* DOCUMENT *
-- Begin --

If you're getting rust that quickly it's likely the finish or some debris on the items assuming it's real 316. Give it a good clean and polish and should be better.
The tubing is mirror polished as are the cleats. They get a regular soaking with saltwater and they rust for fun. I have polished them regularly. I can't stand looking at all the rust.
My original s/s is perfect. Any new s/s these days seems to be junk. If something is labelled as 316 how would the consumer know any different if it's an inferior quality? Apart from the rust maybe
 
If that's the case then return them. Any stainless will rust if you leave it salty but if you're treating them well and they still rust they probably aren't the grade claimed.
My point was mostly that when new these things often rust because they aren't finished well and there is often a layer of metal dust on them.
 
But related

We will be installing a 304 elbow to the exhaust manifold - with a gasket between elbow and manifold. The studs are steel and I was going to use stainless nuts, greased.

Are there any issues of which I should be aware, primarily the nuts and the studs - and will the grease last anyway/

Jonathan
I note that the 304 item from Aliexpress includes a gasket, while the listing of the 316 item from Parts4engines recommends the purchase of a gasket as a separate item.
 
If that's the case then return them. Any stainless will rust if you leave it salty but if you're treating them well and they still rust they probably aren't the grade claimed.
My point was mostly that when new these things often rust because they aren't finished well and there is often a layer of metal dust on them.
Tube was from Metals4U. It's now part of our guardrails supporting solar panels. We are 35nm from Venezuela in Curacao. How do you return them?
My original pulpit and pushpit are rust free and original to the boat. We see lots of modern cruisers with extensive rust on deck fittings. The poor quality of new s/s is not just my problem. My Swiss friend was saying just the other day that the s/s on his new FP catamaran is junk.

-- End --

* RECORDS SUPPLIED *

-- Begin --

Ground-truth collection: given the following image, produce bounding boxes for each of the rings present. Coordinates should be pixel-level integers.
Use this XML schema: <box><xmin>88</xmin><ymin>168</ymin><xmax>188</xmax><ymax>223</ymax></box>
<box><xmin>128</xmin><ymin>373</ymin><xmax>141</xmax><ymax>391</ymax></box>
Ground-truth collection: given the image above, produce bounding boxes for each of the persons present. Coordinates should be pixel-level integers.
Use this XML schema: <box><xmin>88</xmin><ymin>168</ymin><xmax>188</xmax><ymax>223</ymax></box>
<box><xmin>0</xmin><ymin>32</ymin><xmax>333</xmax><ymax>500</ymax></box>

-- End --
-- Begin --

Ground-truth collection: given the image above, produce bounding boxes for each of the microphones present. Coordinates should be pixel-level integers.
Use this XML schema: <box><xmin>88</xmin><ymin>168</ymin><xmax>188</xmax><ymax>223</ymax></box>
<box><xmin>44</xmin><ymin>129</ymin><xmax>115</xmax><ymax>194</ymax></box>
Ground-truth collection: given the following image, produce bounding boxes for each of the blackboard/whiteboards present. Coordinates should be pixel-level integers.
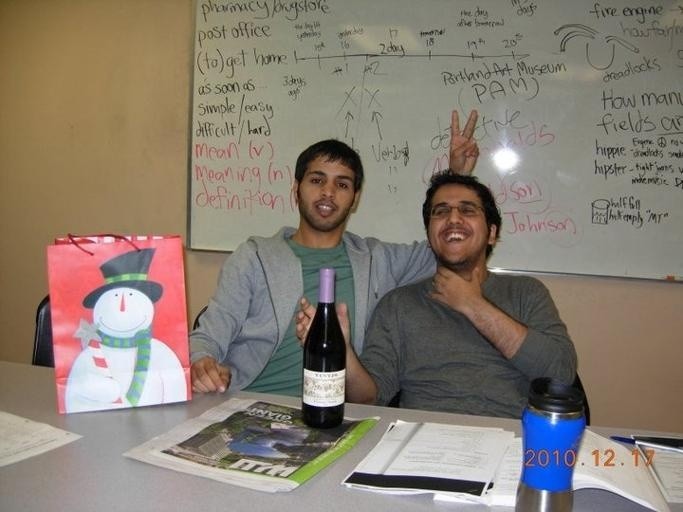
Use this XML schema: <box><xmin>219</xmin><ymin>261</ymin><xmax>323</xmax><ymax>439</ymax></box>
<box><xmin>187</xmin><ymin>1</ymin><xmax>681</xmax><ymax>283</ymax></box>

-- End --
-- Begin --

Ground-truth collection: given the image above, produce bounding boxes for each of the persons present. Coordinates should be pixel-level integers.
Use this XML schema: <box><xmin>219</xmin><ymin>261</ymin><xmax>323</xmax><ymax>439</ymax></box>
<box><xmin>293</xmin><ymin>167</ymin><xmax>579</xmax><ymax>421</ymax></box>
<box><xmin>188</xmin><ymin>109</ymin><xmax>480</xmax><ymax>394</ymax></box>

-- End --

* WORK TO DO *
**a.** Retype everything from "The tubing is" down to "stainless nuts, greased." in the discussion about rusting stainless steel.
**b.** Extend the discussion about rusting stainless steel, picking up after its last sentence.

* ANSWERS TO EACH TASK *
**a.**
The tubing is mirror polished as are the cleats. They get a regular soaking with saltwater and they rust for fun. I have polished them regularly. I can't stand looking at all the rust.
My original s/s is perfect. Any new s/s these days seems to be junk. If something is labelled as 316 how would the consumer know any different if it's an inferior quality? Apart from the rust maybe
 
If that's the case then return them. Any stainless will rust if you leave it salty but if you're treating them well and they still rust they probably aren't the grade claimed.
My point was mostly that when new these things often rust because they aren't finished well and there is often a layer of metal dust on them.
 
But related

We will be installing a 304 elbow to the exhaust manifold - with a gasket between elbow and manifold. The studs are steel and I was going to use stainless nuts, greased.

**b.**
No answer to that unfortunately, supply of quality stuff is a huge issue these days and vendors even in the uk don't seem to stand by their goods as they used to
 
No answer to that unfortunately, supply of quality stuff is a huge issue these days and vendors even in the uk don't seem to stand by their goods as they used to

This is going 'off piste' but part of the problem is self inflicted. This is a very focussed list - but its part of what I know:

Who asks for sight of a test certificate on their chain? Whe worries that a well know shackle marked WLL 2t in the UK actually means 2 short tons, not 2 metric tons. Did a anyone worry when the tether hooks used by Clipper were totally inadequate (certainly Clipper believed what they were told and did not test them). There are constant complaints that windlass are made from aluminium castings within which the stainless bolts corrode - making dismantling an angle grinder event - its gone on for decades - the consumers flock to these disasters like jackals to a carcase. Wichard chain hooks are a joke - do Witchard remove them from chandler displays? There are some successes, Rocna anchors being one, Mantus removed their chain hook, eventually - but did they issue a recall... guess! The life of anchor chain is, part, dictated by the quality of the galvanising - have you ever asked for detail of the galvanising of chain, or even seen a specification for galvanising.

I know - I'm becoming a bore.

I know other people who have different fetish have different lists.

I also know, and sympathise, with geem - you cannot question everything

But maybe we should question more.

Jonathan
 
As a supplementary to Jonathan’s recent thread, both AliExpress and Parts4Engines offer cast St St Exhaust Elbows. The photos look identical, but AliEx is grade 304, while Parts4Engines is grade 316.
1. does the grade matter in this application?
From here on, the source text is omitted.